Uber tries something new in Beijing with launch of not-for-profit ridesharing
Uber, which first launched its app-connected limo service in Beijing in April, is now trying something new in the Chinese capital. Yesterday, Uber rolled out a ridesharing program especially for Beijing that’s called “People’s Uber”.
This new People’s Uber program is more like carpooling than Uber’s other services in the capital – UberBlack and UberX. Benjamin Chiang from Uber’s China team tells Tech in Asia that Uber vets the drivers accepted into the new ridesharing service and that the whole thing is handled inside the existing Uber app. Payments are also handled via the app. Chiang adds that People’s Uber is in a “testing phase” at present. Uber doesn’t have an identical service anywhere else in the world, though it’s close to the implementation of UberX and rival Lyft in the US.

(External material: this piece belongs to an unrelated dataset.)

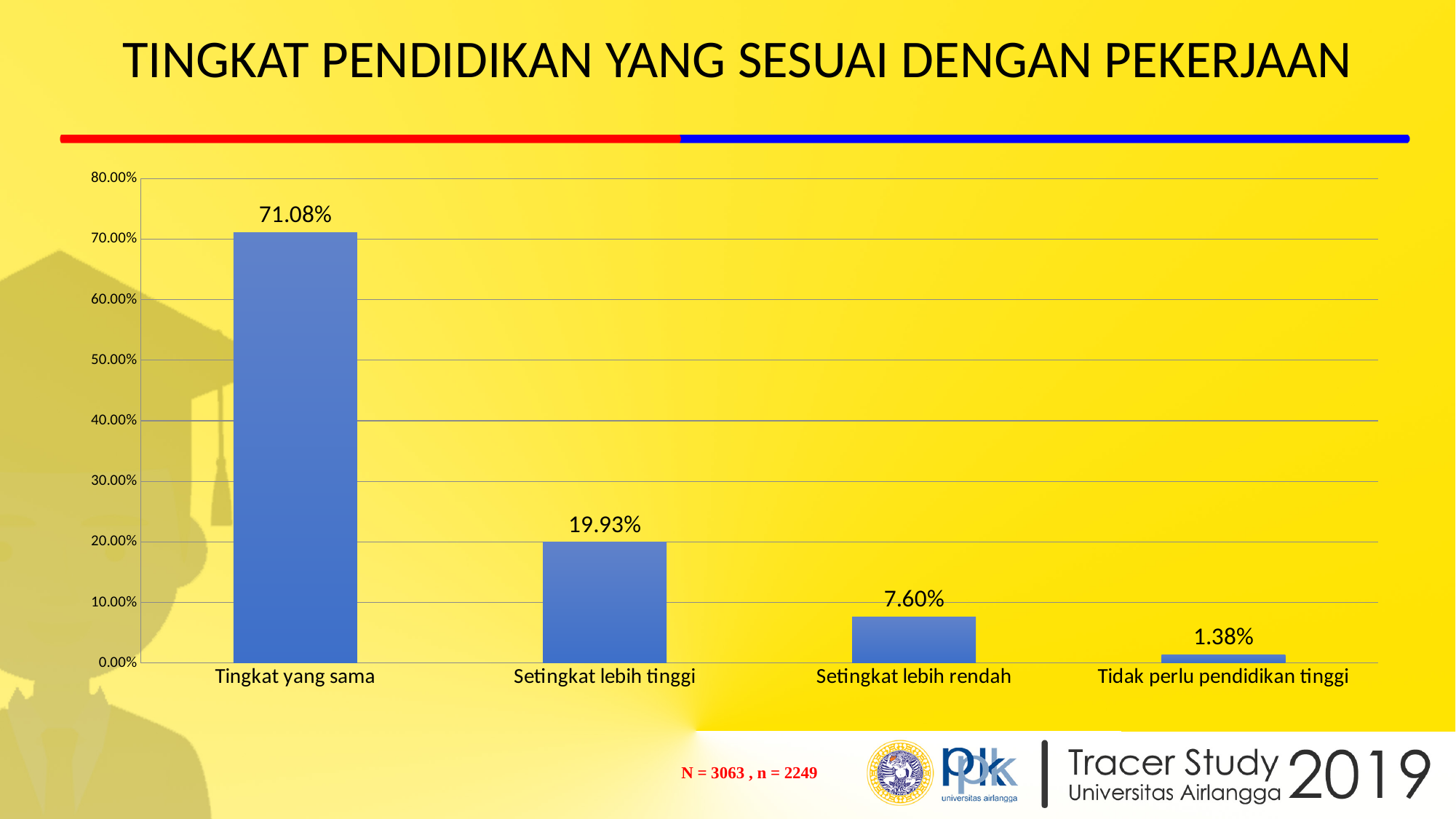
What is the value for Setingkat lebih tinggi? 19.93% Which category has the lowest value? Tidak perlu pendidikan tinggi What is the value for Tingkat yang sama? 71.08% Is the value for Setingkat lebih tinggi greater or less than 30.00%? less How many categories are shown on the x axis? 4 What is the difference between the values for Tingkat yang sama and Setingkat lebih tinggi? 51.15% What is the value for Tidak perlu pendidikan tinggi? 1.38% What is the title of the slide? TINGKAT PENDIDIKAN YANG SESUAI DENGAN PEKERJAAN What kind of chart is shown on the slide? bar chart Which is larger, the value for Setingkat lebih rendah or the value for Tidak perlu pendidikan tinggi? Setingkat lebih rendah What is the value for Setingkat lebih rendah? 7.60% Which category has the highest value? Tingkat yang sama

This screenshot from local tech blog 36Kr shows People’s Uber within the Uber app:
The company’s blog explains that Uber’s new China ridesharing service is run as a not-for-profit, meaning that Uber takes no commission from the rideshare drivers – as opposed to the usual business model on UberBlack and UberX. Riders only cover the driver’s costs, though the fees are set out by the app, not by individual drivers. The post, written by Chiang, adds:
“For riders and drivers alike this means more transportation options, especially when they need it most: during rush hours, peak holiday periods, and other times when most people are on the road and many along the same routes.”
This could be a new resource for Beijing’s commuters to avoid the jam-packed subways – though Beijing’s road traffic is equally gnarly. But, in theory, more carpooling/ridesharing will lead to fewer cars on the road. Carpooling hasn’t yet taken off in China in a big way, despite the efforts of a handful of startups specializing in making money from it, such as Haha Pinche. Yesterday we reported that Haha Pinche received US$10 million in series A investment led by Sequoia Capital. Now it has a new rival.